* **DIRECTIONS**:
Reproduce, word for word, the post below on the Bihar bicycle program for schoolgirls. Leave out the material that follows it.

* **EXTRACTED TEXT**:
++++++++++

Triple Differencing Bikes in India

by on May 23, 2015 at 9:48 am in Uncategorized | Permalink

In 2007 in an effort to increase the number of girls enrolled in school the government of Bihar in India gave each schoolgirl of age 14 a bicycle. The excellent Karthik Muralidharan and co-author Nishith Prakash set out to discover whether the program was effective. To jump to the conclusion they found that the program increased the enrollment of girls by 41% reducing the gender gap by almost half.

The reason for this post, however, is not the result–important as it is–but the two videos the International Growth Center made to explain Muralidharan and Prakash’s research methods. The first video explains the background of the research and then gives a very elegant explanation of triple-differences as an estimation strategy.

The second video explains that the researchers still weren’t completely happy that they had truly identified a causal effect (or perhaps the referees were not completely happy) so they hit on a complementary approach, looking for a dose-response relationship. With the collection of more data Muralidharan and Prakash were able to ask whether the program was more effective for the students who were neither so close nor so far from the school that a bicycle wouldn’t make a difference. Indeed, the program was most effective for students who lived at bicycle-relevant distances.

These videos are an interesting peek at some of the questions economists ask and the methods they use to answer those questions. The videos would be excellent for classroom use–challenge your students after the first video to come up with potential problems with the triple difference method and see if they can identify another research design that would address these problems!

Addendum: Here are previous MR posts on Karthik Muralidharan’s important research program.

++++++++++

* **ROWS**:

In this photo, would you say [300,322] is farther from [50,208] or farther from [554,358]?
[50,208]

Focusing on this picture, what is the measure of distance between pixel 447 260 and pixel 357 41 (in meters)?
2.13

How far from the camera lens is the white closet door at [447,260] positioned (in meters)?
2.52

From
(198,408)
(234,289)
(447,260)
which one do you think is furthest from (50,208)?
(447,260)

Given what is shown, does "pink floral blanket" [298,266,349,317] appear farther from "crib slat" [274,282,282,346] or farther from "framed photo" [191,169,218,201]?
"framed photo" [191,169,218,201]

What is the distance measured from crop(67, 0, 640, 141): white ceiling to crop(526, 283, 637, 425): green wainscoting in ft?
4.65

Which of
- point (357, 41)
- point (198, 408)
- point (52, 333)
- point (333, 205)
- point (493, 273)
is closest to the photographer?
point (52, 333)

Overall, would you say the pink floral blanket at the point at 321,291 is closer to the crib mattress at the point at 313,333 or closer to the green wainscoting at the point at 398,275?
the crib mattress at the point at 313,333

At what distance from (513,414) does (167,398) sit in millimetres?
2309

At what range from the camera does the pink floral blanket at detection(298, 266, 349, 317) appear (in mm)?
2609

++++++++++

* **FINISHED TASK**:
Triple Differencing Bikes in India

by on May 23, 2015 at 9:48 am in Uncategorized | Permalink

In 2007 in an effort to increase the number of girls enrolled in school the government of Bihar in India gave each schoolgirl of age 14 a bicycle. The excellent Karthik Muralidharan and co-author Nishith Prakash set out to discover whether the program was effective. To jump to the conclusion they found that the program increased the enrollment of girls by 41% reducing the gender gap by almost half.

The reason for this post, however, is not the result–important as it is–but the two videos the International Growth Center made to explain Muralidharan and Prakash’s research methods. The first video explains the background of the research and then gives a very elegant explanation of triple-differences as an estimation strategy.

The second video explains that the researchers still weren’t completely happy that they had truly identified a causal effect (or perhaps the referees were not completely happy) so they hit on a complementary approach, looking for a dose-response relationship. With the collection of more data Muralidharan and Prakash were able to ask whether the program was more effective for the students who were neither so close nor so far from the school that a bicycle wouldn’t make a difference. Indeed, the program was most effective for students who lived at bicycle-relevant distances.

These videos are an interesting peek at some of the questions economists ask and the methods they use to answer those questions. The videos would be excellent for classroom use–challenge your students after the first video to come up with potential problems with the triple difference method and see if they can identify another research design that would address these problems!

Addendum: Here are previous MR posts on Karthik Muralidharan’s important research program.